Moving Pulley Mechanics Question

Boorglar

1. The problem statement, all variables and given/known data

A string is attached on a pulley, with Mass 1 (2 kg) hanging from the left and Mass 2 (5 kg) hanging from the right. The pulley itself is being pulled upwards with a force of 100N.

Find the tension T in the string, and the accelerations of both masses.

We consider the pulley and string to be massless, and no friction. Gravitational acceleration is g=9.8 m/s^2

F = 100N
m1 = 2kg
m2 = 5kg
a1 = acceleration of Mass 1
a2 = acceleration of Mass 2
a = acceleration of the whole system
T = tension in the string

2. Relevant equations

m1 a1 = T - m1 g
m2 a2 = T - m2 g

3. The attempt at a solution

First I found the acceleration of the system:

the total force on the system is F - (m1+m2)g (because gravity pulls it downwards).
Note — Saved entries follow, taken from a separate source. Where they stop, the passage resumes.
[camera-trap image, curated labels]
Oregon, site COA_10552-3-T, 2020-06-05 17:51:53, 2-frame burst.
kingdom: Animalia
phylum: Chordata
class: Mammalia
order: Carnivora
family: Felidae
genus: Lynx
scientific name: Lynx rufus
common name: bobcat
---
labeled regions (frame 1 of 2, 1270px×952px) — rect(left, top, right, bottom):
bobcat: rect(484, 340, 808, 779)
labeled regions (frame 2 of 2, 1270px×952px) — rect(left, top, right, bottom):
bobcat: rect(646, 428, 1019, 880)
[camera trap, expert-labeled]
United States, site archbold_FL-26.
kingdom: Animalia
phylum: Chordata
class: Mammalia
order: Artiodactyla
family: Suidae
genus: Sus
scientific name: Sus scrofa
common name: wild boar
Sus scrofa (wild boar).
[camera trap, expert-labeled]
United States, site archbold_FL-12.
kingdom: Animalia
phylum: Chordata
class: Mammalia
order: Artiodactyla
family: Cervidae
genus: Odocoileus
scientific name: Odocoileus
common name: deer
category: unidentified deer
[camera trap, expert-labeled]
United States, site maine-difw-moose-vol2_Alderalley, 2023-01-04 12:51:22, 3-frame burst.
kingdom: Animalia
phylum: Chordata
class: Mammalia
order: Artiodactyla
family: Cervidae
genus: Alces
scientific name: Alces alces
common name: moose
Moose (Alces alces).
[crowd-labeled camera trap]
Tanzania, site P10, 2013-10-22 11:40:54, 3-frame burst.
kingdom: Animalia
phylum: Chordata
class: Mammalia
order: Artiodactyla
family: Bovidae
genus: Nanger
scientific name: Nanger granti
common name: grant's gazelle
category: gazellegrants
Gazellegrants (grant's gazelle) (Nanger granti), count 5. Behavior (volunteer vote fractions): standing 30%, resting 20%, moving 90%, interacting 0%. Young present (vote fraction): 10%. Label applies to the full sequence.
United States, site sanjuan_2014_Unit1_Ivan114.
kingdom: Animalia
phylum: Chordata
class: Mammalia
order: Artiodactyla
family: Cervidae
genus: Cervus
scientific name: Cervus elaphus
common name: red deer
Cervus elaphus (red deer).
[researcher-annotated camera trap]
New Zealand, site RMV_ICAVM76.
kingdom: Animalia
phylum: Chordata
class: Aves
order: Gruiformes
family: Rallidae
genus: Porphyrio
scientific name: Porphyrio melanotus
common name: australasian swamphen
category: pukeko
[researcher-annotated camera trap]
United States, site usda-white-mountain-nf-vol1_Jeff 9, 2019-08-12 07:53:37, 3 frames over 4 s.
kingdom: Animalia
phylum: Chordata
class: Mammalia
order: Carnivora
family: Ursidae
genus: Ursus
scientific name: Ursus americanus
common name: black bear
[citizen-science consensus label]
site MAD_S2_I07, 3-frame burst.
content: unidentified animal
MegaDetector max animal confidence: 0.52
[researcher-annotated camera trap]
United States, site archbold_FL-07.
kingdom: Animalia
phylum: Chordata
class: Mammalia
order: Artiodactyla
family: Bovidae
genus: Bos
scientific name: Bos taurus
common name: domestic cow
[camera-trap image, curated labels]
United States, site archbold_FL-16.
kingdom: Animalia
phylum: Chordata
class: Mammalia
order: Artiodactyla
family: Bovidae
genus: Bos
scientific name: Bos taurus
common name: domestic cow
So

a = F/(m1+m2) - g.


Since the string is not extendable, the relative accelerations of the masses with respect to the pulley are equal in magnitude and with opposite signs:

a1 - a = -(a2 - a)

a2 = 2a - a1 = 2F/(m1+m2) - 2g - a1

Replacing a2 in the Relevant equations:

m1 a1 = T - m1 g
m2 [2F/(m1+m2) - 2g - a1] = T - m2 g

After solving this system for T (by multiplying the second equation by m1/m2 and adding both equations to eliminate the a1 term), I get:

T = 2m1m2F/(m1+m2)^2 = 2000/49 = 40.82 N

But the answer is supposed to be 50N. And the accelerations I get are also not the same as in the answers.

Where did I go wrong?

Doc Al

Careful with this. Here you're finding the acceleration of the center of mass of the system, which is not what you want.

Hint: If you analyze forces on the pulley, you'll immediately find the tension in the string.

Boorglar

Well, I wanted first to find the acceleration of the center of mass because I had to find the relative accelerations of m1 and m2 with respect to the moving center of mass (because they have to be opposite signs).

Isn't the formula for relative acceleration with respect to a moving system :

acceleration of the object - acceleration of the system ?

Doc Al

The acceleration of m1 and m2 with respect to the pulley are equal and opposite. But the acceleration of the pulley is not the acceleration of the center of mass.

Boorglar

Ok, well, in this case I have no idea how to solve it...

Can you explain how I would find the acceleration of the pulley?

Doc Al

Why not do as I suggested? Analyze the forces on the pulley.
Why would you want that? (You certainly could find it, in a manner similar to what you tried. But why do you want that?)

Boorglar

Well, Itried to analyze the forces on the pulley but I couldn't go much further... I guess I don't see what you mean. Maybe I am completely misunderstanding something?

The forces on the pulley are the upwards force F = 100 N and the downwards weight of the string with masses, right?

So the net force on pulley = F - (m1+m2)g?

Or is it F - 2T? (because the two strings pull the pulley downwards with the same tension T?

I tried to use both and I still didn't get the right answer...

Doc Al

No. The weight of the masses does not act on the pulley. The tension from the string does.

That's it. (Why do you say you didn't get the right answer?)

Boorglar

Ah wait, are you saying that T = F/2 ???

This does give the right answer! Thanks!


I just don't understand something:

The net force on the pulley is F - 2T. Since the pulley is massless, if the force were anything other than 0, the pulley would have infinite acceleration, which is impossible.
So the net force has to be zero and so F-2T = 0 so T = F/2 = 50N

But this means that the pulley can never accelerate? I don't quite understand that because if I try to find the acceleration of the pulley I would get 0/0... And this is the first time I ever see a problem where the way to find a force is to realize that if it is not 0, then you get infinities...

Doc Al

Right. As simple as that.

So far, so good.

Not at all. Of course it can accelerate.
That just means that you cannot use that method to find the pulley's acceleration.

It comes up whenever you treat something as massless (which is just a very useful approximation, of course). For example, consider a massless rope. Since the net force must be zero, the tension force on each end of it must be the same. That's why we say that the tension is the same throughout a segment of massless rope.